PROVIDED ENTRIES:
───

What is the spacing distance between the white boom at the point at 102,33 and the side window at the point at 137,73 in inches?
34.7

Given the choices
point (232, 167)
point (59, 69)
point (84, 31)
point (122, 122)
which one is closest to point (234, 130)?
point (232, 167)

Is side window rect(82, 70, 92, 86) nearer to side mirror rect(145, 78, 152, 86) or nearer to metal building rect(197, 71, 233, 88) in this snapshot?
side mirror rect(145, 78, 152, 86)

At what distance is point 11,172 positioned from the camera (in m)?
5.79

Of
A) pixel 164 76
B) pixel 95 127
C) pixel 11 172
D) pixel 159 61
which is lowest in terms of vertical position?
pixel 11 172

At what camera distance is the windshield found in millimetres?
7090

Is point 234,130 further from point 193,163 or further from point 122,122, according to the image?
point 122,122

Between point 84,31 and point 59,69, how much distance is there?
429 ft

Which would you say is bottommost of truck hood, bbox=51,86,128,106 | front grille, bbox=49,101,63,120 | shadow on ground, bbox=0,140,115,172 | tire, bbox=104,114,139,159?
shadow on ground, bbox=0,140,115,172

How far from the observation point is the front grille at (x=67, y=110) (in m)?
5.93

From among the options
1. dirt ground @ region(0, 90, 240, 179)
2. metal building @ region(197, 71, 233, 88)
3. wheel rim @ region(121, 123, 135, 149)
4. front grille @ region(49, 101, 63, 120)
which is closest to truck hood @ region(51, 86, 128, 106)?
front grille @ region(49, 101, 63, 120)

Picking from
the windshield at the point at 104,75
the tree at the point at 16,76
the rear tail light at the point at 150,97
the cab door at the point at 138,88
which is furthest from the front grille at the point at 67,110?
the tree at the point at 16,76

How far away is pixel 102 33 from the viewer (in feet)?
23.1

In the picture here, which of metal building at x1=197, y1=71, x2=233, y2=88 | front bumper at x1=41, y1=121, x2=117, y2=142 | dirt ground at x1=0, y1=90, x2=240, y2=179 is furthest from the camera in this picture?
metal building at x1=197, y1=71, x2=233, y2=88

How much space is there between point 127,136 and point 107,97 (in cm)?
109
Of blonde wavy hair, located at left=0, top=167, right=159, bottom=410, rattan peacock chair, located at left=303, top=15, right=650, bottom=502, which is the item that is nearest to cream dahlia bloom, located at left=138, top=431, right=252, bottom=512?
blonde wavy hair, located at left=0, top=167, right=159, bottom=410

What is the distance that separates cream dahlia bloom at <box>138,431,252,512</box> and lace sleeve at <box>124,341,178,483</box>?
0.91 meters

───

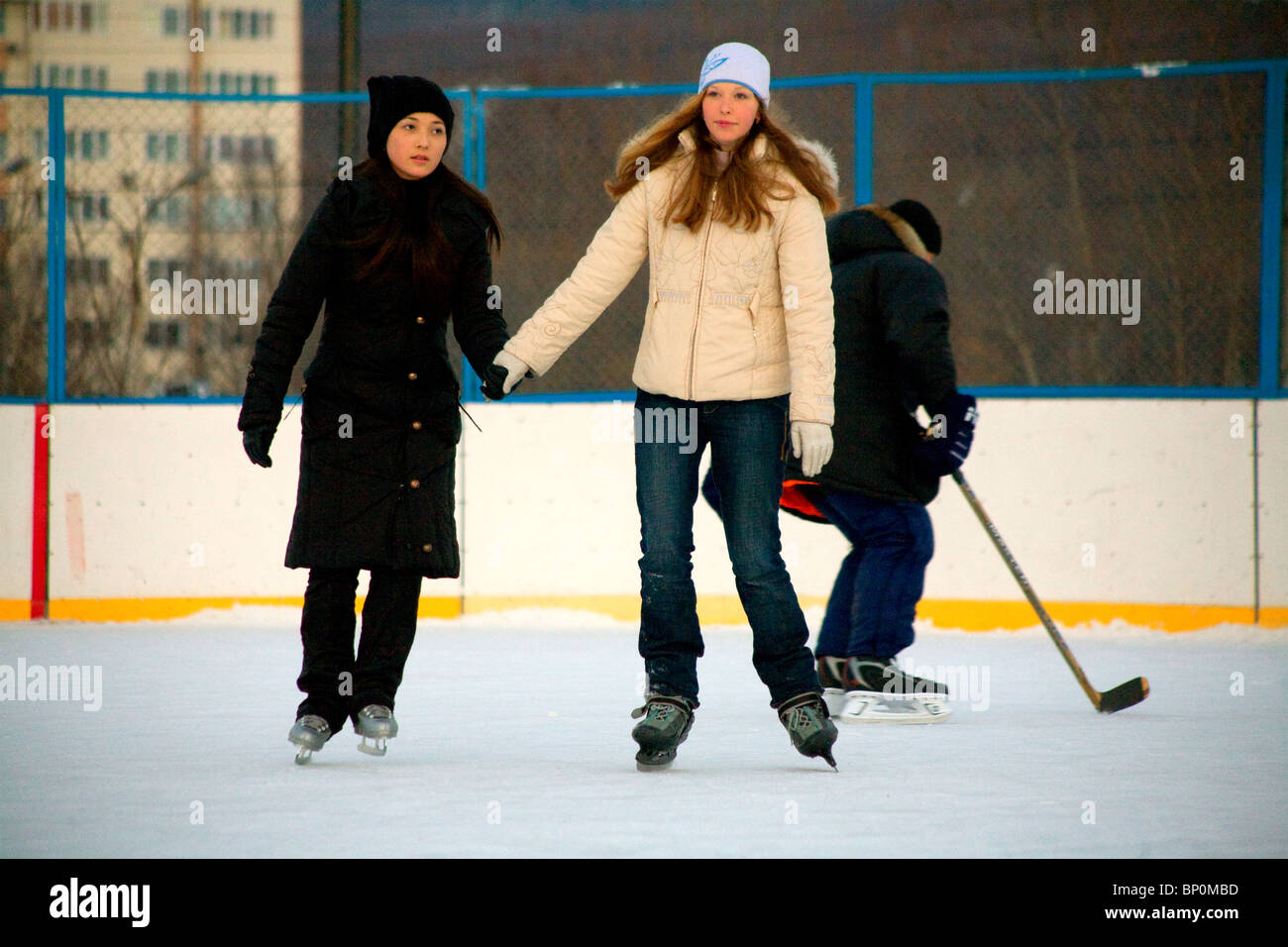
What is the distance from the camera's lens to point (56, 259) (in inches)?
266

───

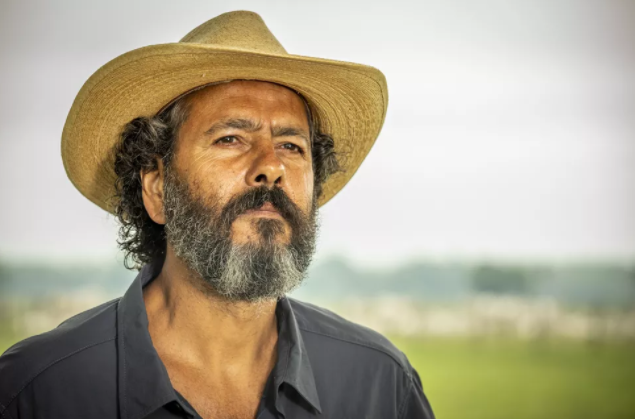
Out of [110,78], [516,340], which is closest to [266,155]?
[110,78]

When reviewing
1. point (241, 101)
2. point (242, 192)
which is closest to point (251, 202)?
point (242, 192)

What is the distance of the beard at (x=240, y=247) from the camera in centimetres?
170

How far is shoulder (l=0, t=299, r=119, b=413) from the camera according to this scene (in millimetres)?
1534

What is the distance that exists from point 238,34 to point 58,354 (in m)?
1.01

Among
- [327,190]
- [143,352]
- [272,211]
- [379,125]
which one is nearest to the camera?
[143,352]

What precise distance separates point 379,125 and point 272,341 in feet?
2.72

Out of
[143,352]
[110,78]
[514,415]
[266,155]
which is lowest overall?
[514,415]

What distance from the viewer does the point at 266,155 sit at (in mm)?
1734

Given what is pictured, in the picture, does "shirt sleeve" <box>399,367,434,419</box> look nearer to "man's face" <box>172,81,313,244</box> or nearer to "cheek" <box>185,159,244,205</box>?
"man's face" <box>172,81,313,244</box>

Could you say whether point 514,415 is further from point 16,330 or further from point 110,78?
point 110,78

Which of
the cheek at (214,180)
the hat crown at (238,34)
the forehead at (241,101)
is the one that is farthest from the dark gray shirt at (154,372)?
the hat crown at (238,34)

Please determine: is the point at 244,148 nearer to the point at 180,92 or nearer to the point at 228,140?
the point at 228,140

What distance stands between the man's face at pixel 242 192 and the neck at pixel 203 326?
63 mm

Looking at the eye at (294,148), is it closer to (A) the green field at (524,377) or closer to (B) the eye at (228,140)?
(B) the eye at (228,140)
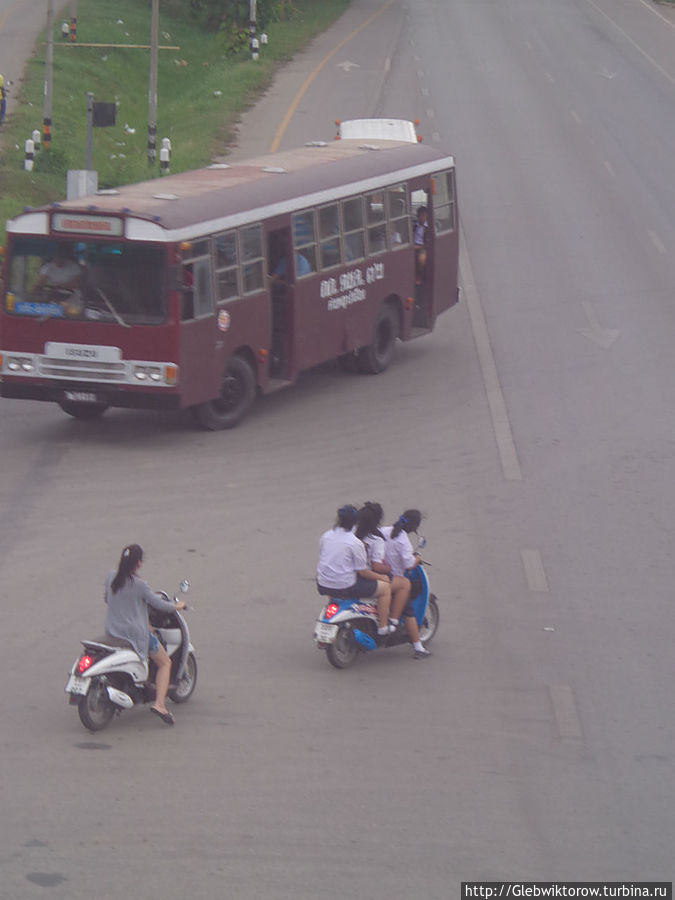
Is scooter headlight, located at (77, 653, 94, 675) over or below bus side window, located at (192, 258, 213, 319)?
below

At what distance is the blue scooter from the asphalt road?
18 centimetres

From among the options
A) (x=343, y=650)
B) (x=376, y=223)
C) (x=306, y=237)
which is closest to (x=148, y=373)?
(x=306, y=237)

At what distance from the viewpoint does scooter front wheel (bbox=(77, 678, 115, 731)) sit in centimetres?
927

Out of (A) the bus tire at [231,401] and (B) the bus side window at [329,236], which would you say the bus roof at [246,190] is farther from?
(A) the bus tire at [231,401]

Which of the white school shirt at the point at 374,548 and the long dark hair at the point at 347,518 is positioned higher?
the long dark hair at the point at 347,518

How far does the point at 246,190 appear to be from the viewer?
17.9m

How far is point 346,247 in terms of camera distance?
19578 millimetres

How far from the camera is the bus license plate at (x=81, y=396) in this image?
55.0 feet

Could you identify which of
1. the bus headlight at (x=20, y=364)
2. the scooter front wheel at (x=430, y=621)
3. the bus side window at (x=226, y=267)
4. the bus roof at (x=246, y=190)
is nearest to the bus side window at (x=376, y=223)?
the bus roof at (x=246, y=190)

───

YOUR GOAL: Which of the lines above contain the word "wavy"? Copy each of them out.

THE REPLY:
Of blonde wavy hair, located at left=0, top=167, right=159, bottom=410, rattan peacock chair, located at left=303, top=15, right=650, bottom=502, which is the item that is nearest to cream dahlia bloom, located at left=138, top=431, right=252, bottom=512?
blonde wavy hair, located at left=0, top=167, right=159, bottom=410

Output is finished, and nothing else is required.